--- Text to read ---
My “Aha-moment” came when we were discussing numbers. The numbers were website visits and top-tasks their customers were trying to get done when there. What struck me was that these numbers were at least 10x larger compared to contact center volumes.

We can only come to the conclusion that there is this (big-data) swamp of interactions that we know very, very little about 

We know, in this and other cases, the Virtual Assistant (VA) handles around 30% of total service queries in an automated way. I hadn’t realized before though that in the time we reduced interactions with the contact center, digital interactions exploded at this scale.

If we count how many of those digital interactions are dealt with by the VA, add how many result in actions by customers in self-service portals and add to that how many interactions are sales-transactions, we can only come to the conclusion that there is this (big-data) swamp of interactions that we know very, very little about. And if we know very little about them, we are also not influencing actively how value is created with them, for our Client nor their customers.

If we are not working on 80% to 90% of the interactions people have with our company than we should conclude that Customer Experience transformation is failing 

If we allow us to let those numbers sink in again, we could argue that Customer experience transformation is failing. If it is our job to help customers get their jobs done better, if it is our job to help people meet their desired outcomes when getting the job done AND we are not including 80%-90% of the interactions people have with our company, than we are not doing a good job, are we?

I hear you saying: “But people are satisfied with the website, no? And we are collecting data to retarget them with advertising, plus we use (advanced) analytics and a/b-testing to get more conversions from incoming traffic. So we are doing a lot already, no?”

--- Recorded data ---
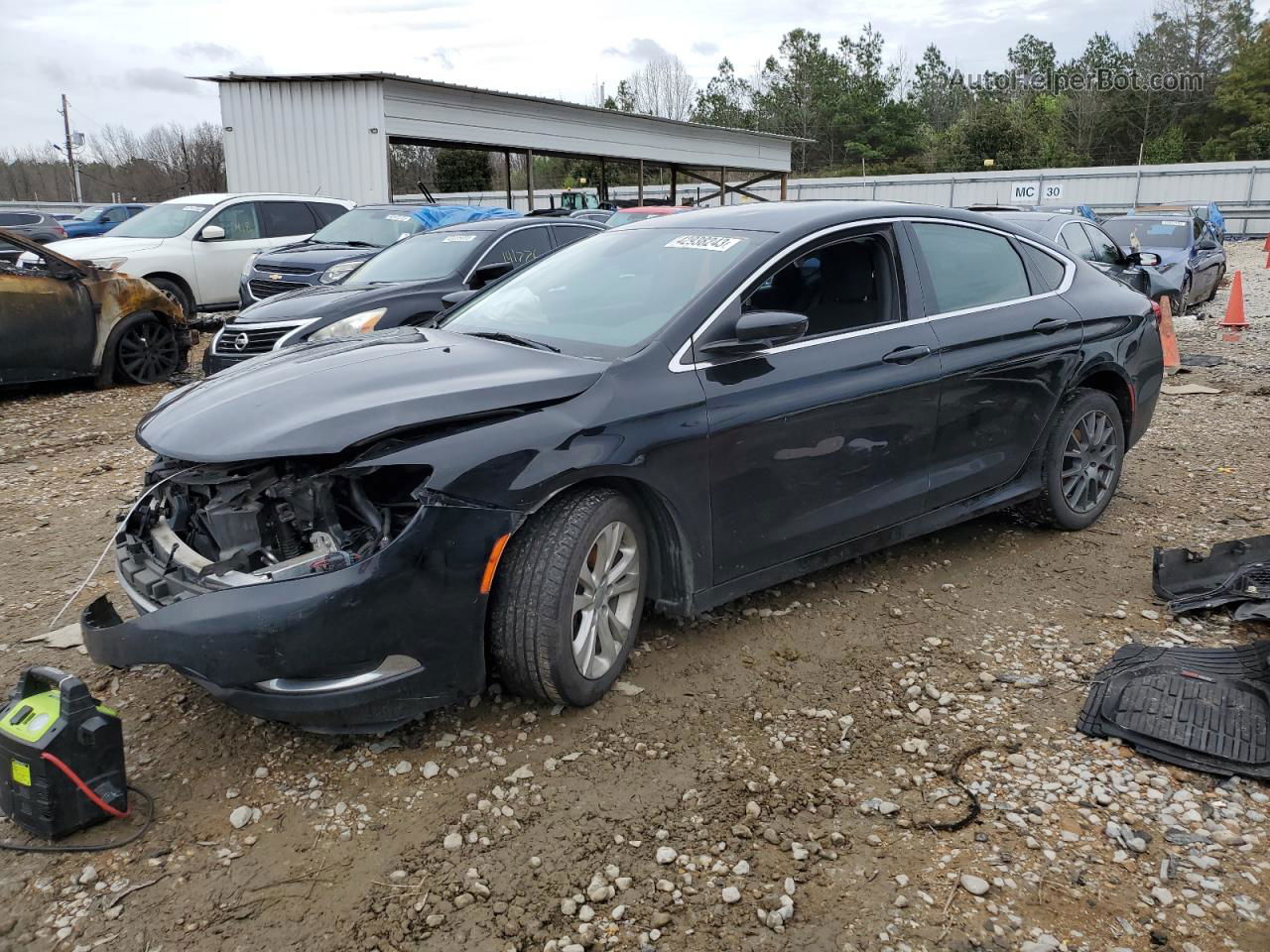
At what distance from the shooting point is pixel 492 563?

--- Written request ---
Copy the passage from the text on customer experience transformation verbatim, starting at "If we are not" and ending at "job, are we?". The listing has no connection to the text about customer experience.

--- Complete answer ---
If we are not working on 80% to 90% of the interactions people have with our company than we should conclude that Customer Experience transformation is failing 

If we allow us to let those numbers sink in again, we could argue that Customer experience transformation is failing. If it is our job to help customers get their jobs done better, if it is our job to help people meet their desired outcomes when getting the job done AND we are not including 80%-90% of the interactions people have with our company, than we are not doing a good job, are we?